Cette assertion économique réduit la conception
multidimensionnelle de la notion de l'épargne des ménages parce
qu'elle met en veilleuse les déterminants socioculturels de
l'épargne. Autrement dit, l'approche économique relègue au
second plan les dimensions psychologiques et sociologiques de l'épargne
dont l'importance dans la décision des ménages, dans l'acte
d'épargne, est corroborée par de nombreuses études
(Beverly et sherraden, 1999).
Ainsi donc, la sociologie appréhende l'épargne
comme un phénomène social fondé sur des croyances qui
structurent les relations sociales et orientent l'action d'épargne des
ménages. (Sindzingere, 2005). Par exemple, le fait qu'un ménage
achète une maison ou une voiture, cela est certes
considéré comme un acte de consommation ou d'investissement du
point de vue économique. Cependant, dans une orientation sociologique,
ces dépenses peuvent être prises comme des actes d'épargne
parce qu'elles reproduisent une logique légitime d'acquisition de
statut, d'identité ou de prestige social. En effet le milieu social, les
croyances et les pratiques culturelles et même religieuses influencent
les ménages quant à la décision et l'utilisation de leur
épargne. De sorte que la capacité, les enjeux et les pratiques
d'épargne des ménages varient en fonction de la stratification
sociale (si on est riche, pauvre ou dans la classe moyenne) ou de
l'appartenance socioculturelle des ménages.
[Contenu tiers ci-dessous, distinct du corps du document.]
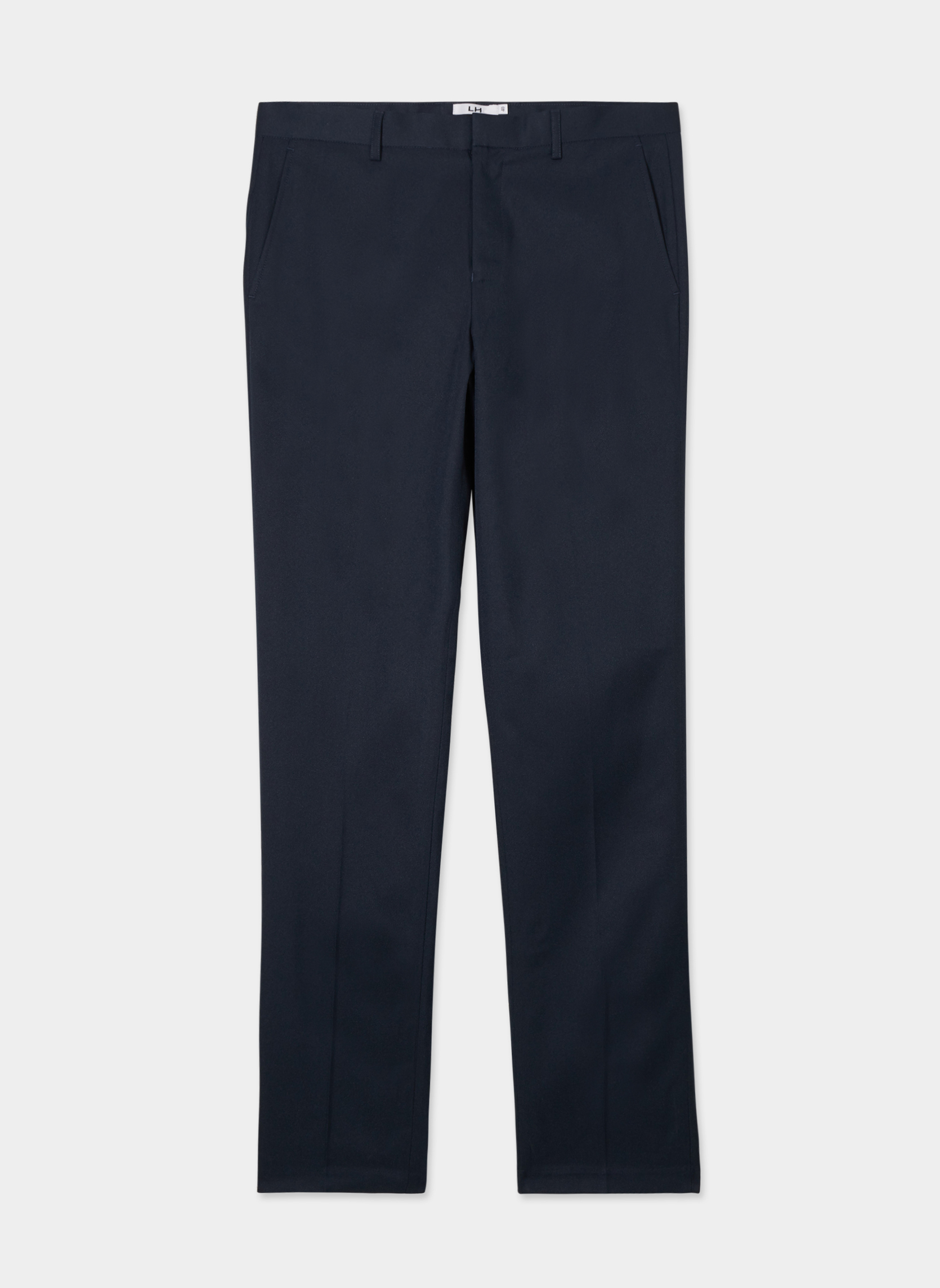 Pantalons de costume LH1BASICPANT1 homme bleu La Halle Pantalons de costume LH1BASICPANT1 homme bleu Bleu marine
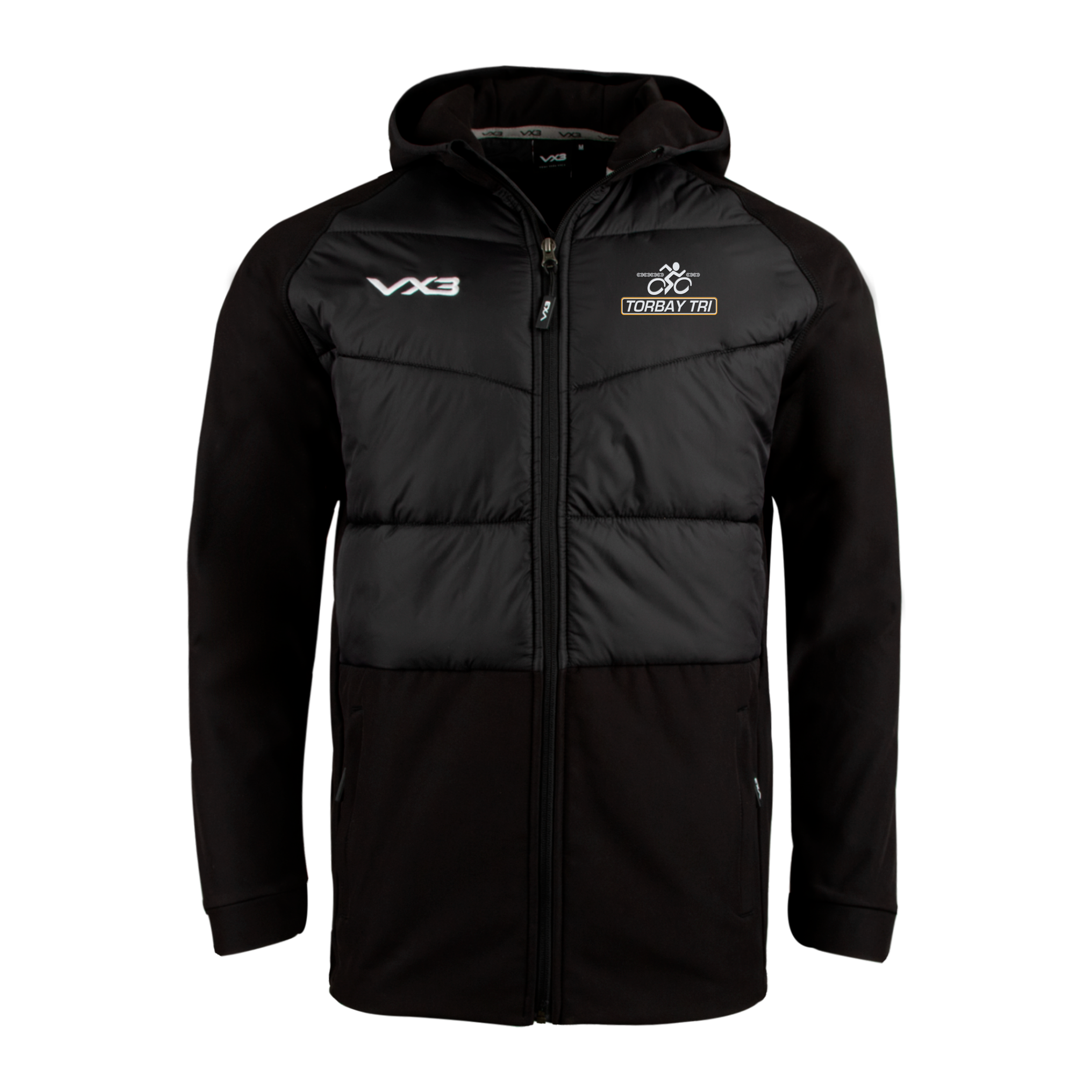 Torbay Tri Tempest Hybrid Jacket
C'est donc pour mieux comprendre les réalités
sociales entourant la question des déterminants sociaux de
l'épargne qu'une enquête exploratoire a été
menée auprès de 70 ménages du village d'Adjamé
Bingerville. A l'issu de cette enquête, différents constats se
sont dégagés, montrant la prééminence de
déterminants autres qu'économiques du comportement des
ménages dans leur actions d'épargne.